How Many Nurses Have Doctoral Degrees?

  1. There are more than 3 million nurses in the United States, but fewer than 30,000 of them have doctoral degrees in nursing.
  2. Many of those who do have doctoral degrees in nursing have DNPs rather than PhDs, which are degrees that prepare nurses to conduct research and teach.
  3. The average age of a nurse with a PhD is higher.
  4. The average age at which nurses in the United States acquire their doctorates is 46, which is 13 years later than the average age of those who earn PhDs in other areas.

What do you call a nurse with a doctorate degree?

It is appropriate to use the title ″Doctor″ when referring to registered nurses who have obtained a terminal degree or a doctorate. It is critical that these nurses make it clear to their patients that while they hold a Doctor of Nursing Practice degree, they do not hold a medical doctor’s degree. What kinds of things are open to you if you have a doctorate in nursing?
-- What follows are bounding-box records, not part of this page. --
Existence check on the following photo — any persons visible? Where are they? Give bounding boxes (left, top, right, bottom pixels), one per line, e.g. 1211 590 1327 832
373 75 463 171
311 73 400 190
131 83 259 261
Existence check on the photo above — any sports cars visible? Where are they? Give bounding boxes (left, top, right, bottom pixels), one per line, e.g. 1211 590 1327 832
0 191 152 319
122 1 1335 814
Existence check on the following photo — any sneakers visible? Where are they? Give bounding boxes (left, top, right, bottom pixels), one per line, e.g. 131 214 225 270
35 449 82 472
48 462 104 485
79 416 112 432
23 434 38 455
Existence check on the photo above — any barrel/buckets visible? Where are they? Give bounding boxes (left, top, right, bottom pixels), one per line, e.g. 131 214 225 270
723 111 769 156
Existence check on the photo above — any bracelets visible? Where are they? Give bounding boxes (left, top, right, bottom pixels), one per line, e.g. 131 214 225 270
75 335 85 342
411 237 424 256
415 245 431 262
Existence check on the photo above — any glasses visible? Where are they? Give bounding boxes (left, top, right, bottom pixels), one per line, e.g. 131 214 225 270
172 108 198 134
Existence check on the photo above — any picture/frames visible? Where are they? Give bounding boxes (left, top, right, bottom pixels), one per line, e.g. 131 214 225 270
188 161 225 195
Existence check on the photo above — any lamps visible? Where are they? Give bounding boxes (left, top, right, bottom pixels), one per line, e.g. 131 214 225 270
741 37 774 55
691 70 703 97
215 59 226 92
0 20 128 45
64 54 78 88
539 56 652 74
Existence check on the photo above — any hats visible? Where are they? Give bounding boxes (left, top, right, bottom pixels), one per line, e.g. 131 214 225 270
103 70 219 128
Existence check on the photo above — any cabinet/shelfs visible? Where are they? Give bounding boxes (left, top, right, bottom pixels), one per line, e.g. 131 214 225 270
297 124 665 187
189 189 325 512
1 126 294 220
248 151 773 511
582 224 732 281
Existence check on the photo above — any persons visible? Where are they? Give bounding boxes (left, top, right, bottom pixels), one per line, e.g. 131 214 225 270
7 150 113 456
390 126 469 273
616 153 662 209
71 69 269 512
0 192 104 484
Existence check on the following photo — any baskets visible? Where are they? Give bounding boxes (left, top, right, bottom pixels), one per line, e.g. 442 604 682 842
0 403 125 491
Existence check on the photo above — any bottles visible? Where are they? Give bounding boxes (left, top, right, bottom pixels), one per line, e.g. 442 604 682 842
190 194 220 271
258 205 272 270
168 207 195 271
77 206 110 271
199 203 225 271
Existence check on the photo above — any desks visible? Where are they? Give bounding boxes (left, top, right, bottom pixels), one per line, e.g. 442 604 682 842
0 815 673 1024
How many nurses have a master’s degree?

17.1 percent of registered nurses in the United States held a master’s degree as their highest level of education in 2018, and 1.9 percent held a doctorate degree as their highest level of education. The present demand for nurses with master’s degrees and doctoral degrees to fill advanced practice, clinical specialty, teaching, and research jobs is far higher than the supply. 1

What is a Doctorate of Nursing Practice (DNP)?

The ultimate goal of the Doctor of Nursing Practice, or DNP, program is to generate leaders in the nursing profession. After receiving the necessary certifications, these nurses are qualified to practice in either a clinical environment or in a leadership capacity and possess the greatest degree of nursing knowledge possible.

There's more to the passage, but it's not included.